Das Berufungsgericht gab der Berufung der Erstbeklagten und des Zweitbeklagten nicht Folge und erklärte die ordentliche Revision für zulässig. Das Gericht zweiter Instanz verwies auf seinen im ersten Rechtsgang gefaßten Aufhebungsbeschluß und führte aus, die Beklagten hätten es an der konsequenten Einhaltung der von ihnen für notwendig erachteten Sicherheitsmaßnahmen - Wegsperren des Hundes, wenn Gäste anwesens seien, Ausgänge nur mit dem angeleinten und mit Beißkorb versehenen Hund - fehlen lassen. Damit sei ihnen der Entlastungsbeweis, wie er im Aufhebungsbeschluß dargestellt worden sei, nicht gelungen.

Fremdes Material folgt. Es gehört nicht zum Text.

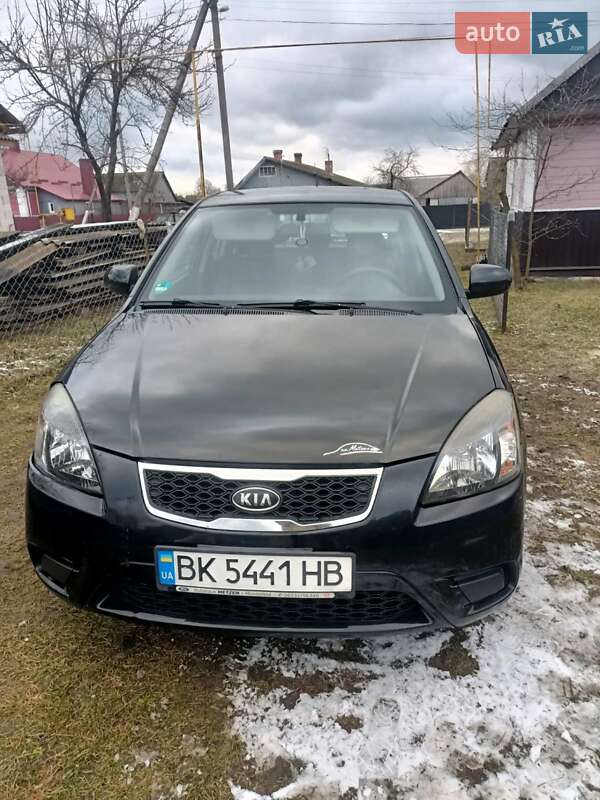 Kia Rio (2010)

Die Erst- und der Zweitbeklagte bekämpfen das Urteil des Berufungsgerichtes mit Revision, machen den Anfechtungsgrund der unrichtigen rechtlichen Beurteilung geltend und beantragen, das angefochtene Urteil dahin abzuändern, daß das gegen sie gerichtete Klagebegehren abgewiesen werde. Hilfsweise wird ein Aufhebungsantrag gestellt.

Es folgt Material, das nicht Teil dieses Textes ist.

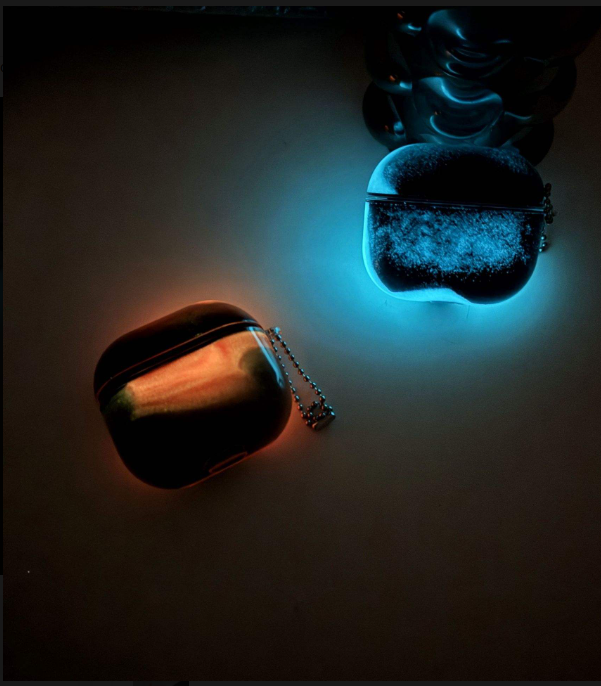 Coques AirPods lumineuses qui brillent dans le noir, effet halo bleu et orange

Die Klägerin beantragt, der Revision nicht Folge zu geben.

Die Revision ist trotz des Ausspruches des Berufungsgerichtes über ihre Zulässigkeit - an den der Oberste Gerichtshof gemäß § 508 a Abs 1 ZPO nicht gebunden ist - nicht zulässig.

Rechtliche Beurteilung

Die Revisionswerber bekämpfen die Ansicht, sie seien Halter des Hundes gewesen, nicht. Diese Ansicht entspricht auch der Rechtsprechung des Obersten Gerichtshofes, wonach es bei der Haltereigenschaft nicht auf die rechtliche Beziehung zum Tier, sondern auf das tatsächliche Herrschaftsrecht ankommt (EvBl 1986/111; 8 Ob 160/82 uva). Die Revisionswerber vertreten jedoch die Ansicht, sie hätten den Entlastungsbeweis erbracht.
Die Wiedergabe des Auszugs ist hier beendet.